Grafton Group, which owns Woodie's DIY and Chadwicks here, said today that group average daily like‑for‑like revenue in the first four months of the year was in line with the previous year, despite ongoing headwinds in certain markets.

In a trading statement issued ahead of its AGM today, Grafton said a robust performance in Iberia, alongside more modest sales growth in the Island of Ireland and Northern Europe, was fully offset by weaker trading in the UK.

It also noted that trading in the seasonally less important early months of the year was influenced by exceptionally wet weather in Ireland and the UK.

Group revenue in the period increased by 3.2% to £830.1m on the back of two acquisitions in Ireland, including HSS Hire Ireland, which was bought in May 2025, and one month of trading by Cygnum, which supplies offsite timber frame solutions.

Grafton said that although it has experienced no material disruption to date, it continues to actively manage supply chain risks arising from conflict in the Middle East, maintaining high levels of stock availability for customers.

"Supplier price increases and higher fuel costs are being closely managed, while the group remains mindful that sustained cost inflation may place pressure on market demand and volumes," it stated.

Grafton said its Island of Ireland businesses delivered average daily like-for-like revenue growth of 1.8% in the four month period compared to the same time last year - driven by strong growth in Chadwicks.

The company noted that Chadwicks benefited from a pick‑up in construction activity in recent months after persistently wet weather earlier in the year and some forward purchases ahead of price increases.

Eric Born, the CEO of Grafton Group

But Woodie's trading was slightly behind strong prior‑year comparatives, when favourable weather in early Spring 2025 pulled forward demand for plant and garden related products.

Grafton said that average daily like‑for‑like revenue in Great Britain declined by 5%, due to a further weakening in construction markets. It said that after a weather‑impacted slow start to the year, subdued construction activity was affected by rising cost inflation and weaker consumer confidence linked to the conflict in the Middle East.

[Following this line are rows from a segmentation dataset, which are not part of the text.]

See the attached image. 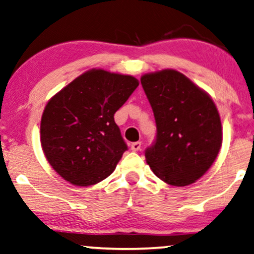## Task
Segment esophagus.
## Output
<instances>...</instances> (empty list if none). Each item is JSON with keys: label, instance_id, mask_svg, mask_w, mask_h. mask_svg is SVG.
I'll return each mask as SVG.
<instances>
[{"label": "esophagus", "instance_id": "obj_1", "mask_svg": "<svg viewBox=\"0 0 254 254\" xmlns=\"http://www.w3.org/2000/svg\"><path fill=\"white\" fill-rule=\"evenodd\" d=\"M130 149L134 150V151H137L141 149V142L140 141H137V142H133L130 144Z\"/></svg>", "mask_w": 254, "mask_h": 254}]
</instances>
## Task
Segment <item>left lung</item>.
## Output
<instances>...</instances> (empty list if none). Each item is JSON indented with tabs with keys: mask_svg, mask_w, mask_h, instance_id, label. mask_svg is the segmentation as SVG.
I'll return each instance as SVG.
<instances>
[{
	"mask_svg": "<svg viewBox=\"0 0 254 254\" xmlns=\"http://www.w3.org/2000/svg\"><path fill=\"white\" fill-rule=\"evenodd\" d=\"M156 123V140L147 148L146 161L153 173L170 186L195 183L215 162L223 130L215 103L176 70L141 77Z\"/></svg>",
	"mask_w": 254,
	"mask_h": 254,
	"instance_id": "1",
	"label": "left lung"
}]
</instances>
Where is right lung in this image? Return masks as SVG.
<instances>
[{"label":"right lung","instance_id":"obj_1","mask_svg":"<svg viewBox=\"0 0 254 254\" xmlns=\"http://www.w3.org/2000/svg\"><path fill=\"white\" fill-rule=\"evenodd\" d=\"M137 86L133 75L92 68L49 100L41 144L58 175L73 186L88 187L113 173L127 150L114 114Z\"/></svg>","mask_w":254,"mask_h":254}]
</instances>
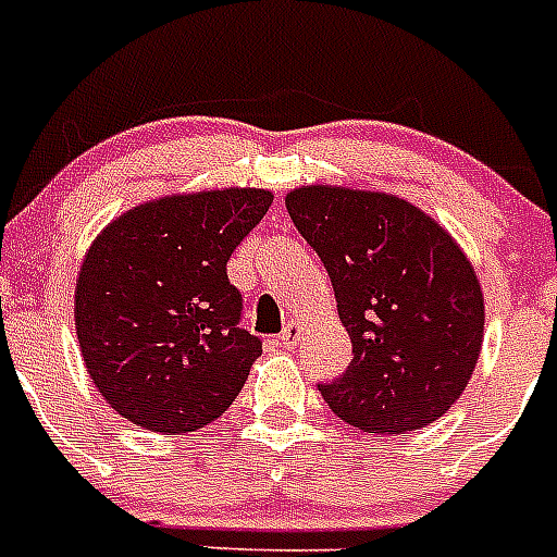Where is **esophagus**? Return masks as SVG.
Returning <instances> with one entry per match:
<instances>
[{"mask_svg": "<svg viewBox=\"0 0 557 557\" xmlns=\"http://www.w3.org/2000/svg\"><path fill=\"white\" fill-rule=\"evenodd\" d=\"M298 334H301V323L289 321L287 326H284V332L278 334V343H282L284 348H293L295 343H298Z\"/></svg>", "mask_w": 557, "mask_h": 557, "instance_id": "1", "label": "esophagus"}]
</instances>
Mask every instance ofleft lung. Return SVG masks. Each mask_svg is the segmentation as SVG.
<instances>
[{"label":"left lung","mask_w":557,"mask_h":557,"mask_svg":"<svg viewBox=\"0 0 557 557\" xmlns=\"http://www.w3.org/2000/svg\"><path fill=\"white\" fill-rule=\"evenodd\" d=\"M287 211L321 256L351 337V366L318 385L329 410L376 435L432 424L469 385L485 329L460 245L385 191L301 186Z\"/></svg>","instance_id":"1"}]
</instances>
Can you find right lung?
Instances as JSON below:
<instances>
[{"instance_id":"obj_1","label":"right lung","mask_w":557,"mask_h":557,"mask_svg":"<svg viewBox=\"0 0 557 557\" xmlns=\"http://www.w3.org/2000/svg\"><path fill=\"white\" fill-rule=\"evenodd\" d=\"M270 203L264 189L172 195L100 231L77 275L75 329L88 376L122 418L181 435L239 396L262 339L239 329L225 264Z\"/></svg>"}]
</instances>
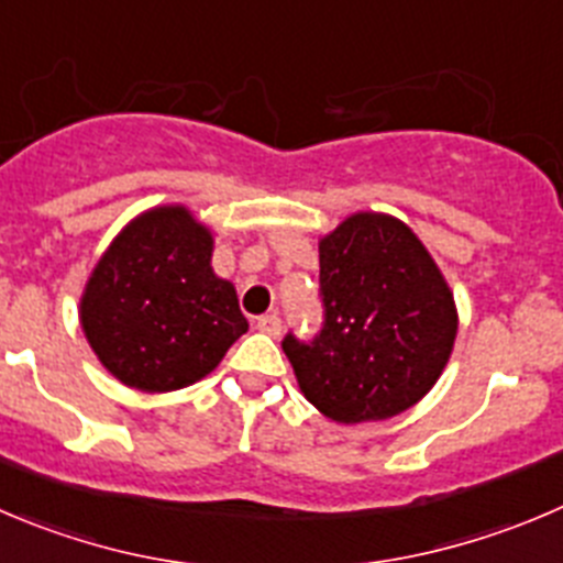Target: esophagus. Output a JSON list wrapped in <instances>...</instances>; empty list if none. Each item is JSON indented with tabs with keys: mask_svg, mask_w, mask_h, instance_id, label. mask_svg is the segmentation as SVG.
I'll use <instances>...</instances> for the list:
<instances>
[{
	"mask_svg": "<svg viewBox=\"0 0 563 563\" xmlns=\"http://www.w3.org/2000/svg\"><path fill=\"white\" fill-rule=\"evenodd\" d=\"M256 329H260L262 334H267V336H278V334H282V318H278L276 312L262 314V318L256 320Z\"/></svg>",
	"mask_w": 563,
	"mask_h": 563,
	"instance_id": "obj_1",
	"label": "esophagus"
}]
</instances>
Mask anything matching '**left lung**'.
<instances>
[{
    "instance_id": "1",
    "label": "left lung",
    "mask_w": 563,
    "mask_h": 563,
    "mask_svg": "<svg viewBox=\"0 0 563 563\" xmlns=\"http://www.w3.org/2000/svg\"><path fill=\"white\" fill-rule=\"evenodd\" d=\"M323 323L282 347L298 387L336 422L387 420L415 406L445 371L456 307L437 262L406 223L358 212L320 240Z\"/></svg>"
}]
</instances>
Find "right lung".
I'll return each mask as SVG.
<instances>
[{"instance_id":"add662e5","label":"right lung","mask_w":563,"mask_h":563,"mask_svg":"<svg viewBox=\"0 0 563 563\" xmlns=\"http://www.w3.org/2000/svg\"><path fill=\"white\" fill-rule=\"evenodd\" d=\"M212 234L185 207L143 212L112 240L82 296V329L126 387L170 393L216 371L249 331L238 292L210 267Z\"/></svg>"}]
</instances>
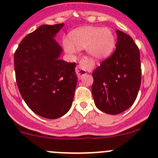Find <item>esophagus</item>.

Meanwhile, average daily like‑for‑like revenue in Northern Europe increased by 1.6% compared with the same time last year, driven by strong growth in Finland alongside more modest growth in the Netherlands

And in its Iberia division, Salvador Escoda's average daily like-for-like revenue was 5% ahead of last year. Grafton said the business made a strong start to the year, with a well‑executed Spring sales campaign supporting growth across the air conditioning, ventilation and refrigeration product categories.

Eric Born, the chief executive of Grafton Group, said the first four months of 2026 demonstrated the company's "resilience and strategic focus".

"While markets continue to face uncertainty, we are pleased to report growth in three of our four markets, alongside significant acquisitions in our strongest growth markets of Iberia and the Island of Ireland," Mr Born said.

He said that despite headwinds, the company are currently guiding adjusted operating profit in the range of £190m- £200m for 2026 which would represent another year of progression.